STEP 1 
Let's get excited together to enhance corporate value
Part 2: What Concerns Do Top Executives Have?
  
 Three Key Concerns of Top Executives Considering Brand Rebuilding
  

In my role as a consultant, I often have the opportunity to speak with top executives. They all possess a remarkably high level of awareness about the issues at hand. Considering their position, this is only natural.
  
 Here are some actual concerns I hear from top executives:
"We want to redefine what we do and win in global competition."
"We want to reexamine our current business assumptions from the customer's perspective and shift to brand-centric management."
"We want employees to take ownership of management challenges and build a company with top competitiveness in Japan."
 And sometimes, we receive requests like this:
"We want to refresh our business strategy and polish our brand anew. Please partner with us and walk alongside us."
  
 What executives with this problem awareness share is a profound sense of crisis about the growing disconnect between business operations and marketing. While this stems partly from the prudent management reforms implemented during the "Lost Decade," they recognize that charting future growth strategies now requires redefining and rebuilding their brand.

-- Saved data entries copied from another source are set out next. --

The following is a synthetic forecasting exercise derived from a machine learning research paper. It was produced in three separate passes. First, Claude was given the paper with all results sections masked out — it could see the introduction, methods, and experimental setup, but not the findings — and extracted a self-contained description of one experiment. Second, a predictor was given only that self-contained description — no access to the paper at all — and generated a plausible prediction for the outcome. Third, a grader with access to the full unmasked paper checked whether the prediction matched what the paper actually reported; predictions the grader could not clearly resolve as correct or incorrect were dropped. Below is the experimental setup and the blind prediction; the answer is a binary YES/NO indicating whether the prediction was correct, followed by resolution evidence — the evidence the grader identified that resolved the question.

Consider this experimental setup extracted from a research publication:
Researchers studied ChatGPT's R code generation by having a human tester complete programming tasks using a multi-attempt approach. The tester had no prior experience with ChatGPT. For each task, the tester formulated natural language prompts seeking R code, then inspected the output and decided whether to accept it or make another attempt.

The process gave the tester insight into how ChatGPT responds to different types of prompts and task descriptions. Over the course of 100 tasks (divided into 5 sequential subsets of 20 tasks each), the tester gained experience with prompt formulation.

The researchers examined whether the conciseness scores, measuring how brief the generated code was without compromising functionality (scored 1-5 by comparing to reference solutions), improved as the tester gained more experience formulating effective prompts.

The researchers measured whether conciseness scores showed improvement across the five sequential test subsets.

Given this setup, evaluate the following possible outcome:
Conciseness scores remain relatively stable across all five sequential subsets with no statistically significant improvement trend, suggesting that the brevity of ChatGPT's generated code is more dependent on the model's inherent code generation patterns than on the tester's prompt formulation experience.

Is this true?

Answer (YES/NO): YES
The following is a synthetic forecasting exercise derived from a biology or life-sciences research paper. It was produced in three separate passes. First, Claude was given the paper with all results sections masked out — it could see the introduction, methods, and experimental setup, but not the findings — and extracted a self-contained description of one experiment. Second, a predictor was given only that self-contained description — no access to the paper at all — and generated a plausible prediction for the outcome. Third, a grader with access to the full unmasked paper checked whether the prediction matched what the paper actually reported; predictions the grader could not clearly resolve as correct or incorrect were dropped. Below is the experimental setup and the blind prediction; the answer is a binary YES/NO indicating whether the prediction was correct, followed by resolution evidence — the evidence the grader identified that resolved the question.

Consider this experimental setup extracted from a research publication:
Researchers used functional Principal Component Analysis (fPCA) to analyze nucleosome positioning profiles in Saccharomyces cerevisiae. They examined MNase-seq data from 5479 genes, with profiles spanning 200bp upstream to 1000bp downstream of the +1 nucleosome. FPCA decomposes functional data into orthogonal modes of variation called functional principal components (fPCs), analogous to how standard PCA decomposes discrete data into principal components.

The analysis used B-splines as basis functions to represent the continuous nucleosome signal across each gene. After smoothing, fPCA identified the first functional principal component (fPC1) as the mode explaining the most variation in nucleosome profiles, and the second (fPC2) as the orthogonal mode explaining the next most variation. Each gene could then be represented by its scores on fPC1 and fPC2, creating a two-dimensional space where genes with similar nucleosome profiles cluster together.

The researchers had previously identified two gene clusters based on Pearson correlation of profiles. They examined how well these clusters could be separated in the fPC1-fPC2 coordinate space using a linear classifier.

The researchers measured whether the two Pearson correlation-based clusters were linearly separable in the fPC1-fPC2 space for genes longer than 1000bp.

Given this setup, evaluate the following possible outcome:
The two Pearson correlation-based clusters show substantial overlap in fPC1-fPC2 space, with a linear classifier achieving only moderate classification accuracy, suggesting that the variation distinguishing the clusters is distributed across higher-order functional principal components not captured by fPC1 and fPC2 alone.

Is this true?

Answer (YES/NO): NO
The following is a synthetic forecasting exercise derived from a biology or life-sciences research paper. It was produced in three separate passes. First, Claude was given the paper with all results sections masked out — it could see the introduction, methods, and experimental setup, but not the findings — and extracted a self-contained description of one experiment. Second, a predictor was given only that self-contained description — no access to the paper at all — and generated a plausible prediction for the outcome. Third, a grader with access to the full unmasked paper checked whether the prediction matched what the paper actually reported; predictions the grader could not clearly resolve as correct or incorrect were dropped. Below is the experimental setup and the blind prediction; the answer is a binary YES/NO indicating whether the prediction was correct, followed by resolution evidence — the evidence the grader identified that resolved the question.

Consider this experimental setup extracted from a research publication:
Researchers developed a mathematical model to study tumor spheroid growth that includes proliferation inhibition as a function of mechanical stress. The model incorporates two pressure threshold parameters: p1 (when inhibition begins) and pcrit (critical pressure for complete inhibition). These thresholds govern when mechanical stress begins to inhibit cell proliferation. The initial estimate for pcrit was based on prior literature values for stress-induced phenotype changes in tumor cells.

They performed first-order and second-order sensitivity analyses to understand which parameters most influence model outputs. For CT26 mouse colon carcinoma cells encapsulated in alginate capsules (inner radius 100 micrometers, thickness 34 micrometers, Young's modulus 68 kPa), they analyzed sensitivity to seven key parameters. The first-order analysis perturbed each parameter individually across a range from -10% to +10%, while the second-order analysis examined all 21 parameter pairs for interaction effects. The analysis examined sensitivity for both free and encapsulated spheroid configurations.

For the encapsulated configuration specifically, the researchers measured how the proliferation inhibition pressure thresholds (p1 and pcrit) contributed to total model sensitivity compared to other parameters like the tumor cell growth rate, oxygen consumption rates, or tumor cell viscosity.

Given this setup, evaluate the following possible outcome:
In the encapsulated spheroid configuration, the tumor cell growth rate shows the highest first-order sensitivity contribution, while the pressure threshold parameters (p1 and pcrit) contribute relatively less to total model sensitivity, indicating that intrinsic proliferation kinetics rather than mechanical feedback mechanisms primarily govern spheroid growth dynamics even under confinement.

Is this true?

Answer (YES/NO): NO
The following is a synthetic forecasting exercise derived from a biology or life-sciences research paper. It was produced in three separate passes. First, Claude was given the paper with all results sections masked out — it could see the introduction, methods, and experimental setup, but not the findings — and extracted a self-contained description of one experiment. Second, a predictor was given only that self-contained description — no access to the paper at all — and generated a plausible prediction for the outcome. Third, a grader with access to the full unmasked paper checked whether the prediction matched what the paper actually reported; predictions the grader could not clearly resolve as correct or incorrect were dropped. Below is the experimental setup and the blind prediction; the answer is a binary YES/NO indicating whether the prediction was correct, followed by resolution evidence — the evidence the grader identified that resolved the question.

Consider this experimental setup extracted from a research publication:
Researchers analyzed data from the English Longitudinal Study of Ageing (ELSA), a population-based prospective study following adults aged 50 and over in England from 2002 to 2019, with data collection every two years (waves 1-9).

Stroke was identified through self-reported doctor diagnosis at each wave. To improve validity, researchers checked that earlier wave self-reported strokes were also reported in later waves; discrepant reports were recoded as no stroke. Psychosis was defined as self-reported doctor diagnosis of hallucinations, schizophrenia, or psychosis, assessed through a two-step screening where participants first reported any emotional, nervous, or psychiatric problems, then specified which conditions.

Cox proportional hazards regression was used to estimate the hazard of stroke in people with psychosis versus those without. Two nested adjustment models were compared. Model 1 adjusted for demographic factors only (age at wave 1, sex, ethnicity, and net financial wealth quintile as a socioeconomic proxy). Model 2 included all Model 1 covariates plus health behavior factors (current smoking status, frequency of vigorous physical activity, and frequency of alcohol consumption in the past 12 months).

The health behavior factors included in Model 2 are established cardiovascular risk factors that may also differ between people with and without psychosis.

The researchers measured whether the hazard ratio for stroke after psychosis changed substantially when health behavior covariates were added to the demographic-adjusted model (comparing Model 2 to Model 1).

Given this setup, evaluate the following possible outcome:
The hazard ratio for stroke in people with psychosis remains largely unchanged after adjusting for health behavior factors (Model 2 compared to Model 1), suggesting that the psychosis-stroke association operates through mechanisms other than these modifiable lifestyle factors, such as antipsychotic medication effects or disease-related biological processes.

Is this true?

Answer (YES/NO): YES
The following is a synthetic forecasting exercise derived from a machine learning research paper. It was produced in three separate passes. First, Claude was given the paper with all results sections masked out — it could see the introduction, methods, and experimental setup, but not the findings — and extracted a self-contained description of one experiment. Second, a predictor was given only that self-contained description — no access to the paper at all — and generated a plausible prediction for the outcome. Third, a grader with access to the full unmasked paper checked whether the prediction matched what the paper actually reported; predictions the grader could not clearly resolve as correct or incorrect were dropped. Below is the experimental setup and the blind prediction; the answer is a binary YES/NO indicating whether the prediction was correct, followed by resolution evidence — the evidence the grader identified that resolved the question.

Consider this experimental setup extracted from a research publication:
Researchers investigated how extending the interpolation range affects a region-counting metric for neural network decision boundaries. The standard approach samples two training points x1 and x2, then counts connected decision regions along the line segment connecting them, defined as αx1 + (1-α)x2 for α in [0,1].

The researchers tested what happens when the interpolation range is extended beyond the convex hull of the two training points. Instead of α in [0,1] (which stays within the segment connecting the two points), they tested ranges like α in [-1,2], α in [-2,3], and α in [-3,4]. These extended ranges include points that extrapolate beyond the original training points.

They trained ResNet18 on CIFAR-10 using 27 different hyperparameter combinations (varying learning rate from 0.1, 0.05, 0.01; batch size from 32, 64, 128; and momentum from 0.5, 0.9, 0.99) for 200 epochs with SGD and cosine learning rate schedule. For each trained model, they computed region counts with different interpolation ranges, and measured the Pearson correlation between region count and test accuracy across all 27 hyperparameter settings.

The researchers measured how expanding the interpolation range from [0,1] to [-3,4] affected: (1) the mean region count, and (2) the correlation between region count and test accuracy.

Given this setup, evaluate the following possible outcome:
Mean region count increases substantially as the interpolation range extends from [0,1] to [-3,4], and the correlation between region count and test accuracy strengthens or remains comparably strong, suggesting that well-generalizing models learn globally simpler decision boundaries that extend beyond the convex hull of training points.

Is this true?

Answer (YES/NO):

 Re-examining their motivations reveals three key points:
 First is the awareness that they want to re-examine their entire business from the customer's perspective. Until now, they operated under a "company-centric" approach, believing that if they made good products, customers would buy them. However, as markets and economies mature, this approach no longer sells.
 Second, despite pursuing M&A and business model transformations to survive, the company realized that without redefining its identity and brand, it could neither build an attractive brand strategy for customers nor present a credible growth strategy to stakeholders.
 And third—this is particularly crucial—while external brand building is important, companies are acutely aware of the necessity for every employee to act as an embodiment of brand value, as a brand evangelist. This is called "internal branding." The "personalization" mentioned earlier in the executives' voices is precisely this issue of internal branding (explained in detail in STEP 4). The underlying premise is that each employee's actions are part of the customer's brand experience—they are the very touchpoints with the customer.
  
 Considering Business Management and Marketing as an Integrated Whole
  
 A conceptual diagram illustrating the relationship between added value (profit) in corporate activities and the chronological flow of business is known as the "Smile Curve."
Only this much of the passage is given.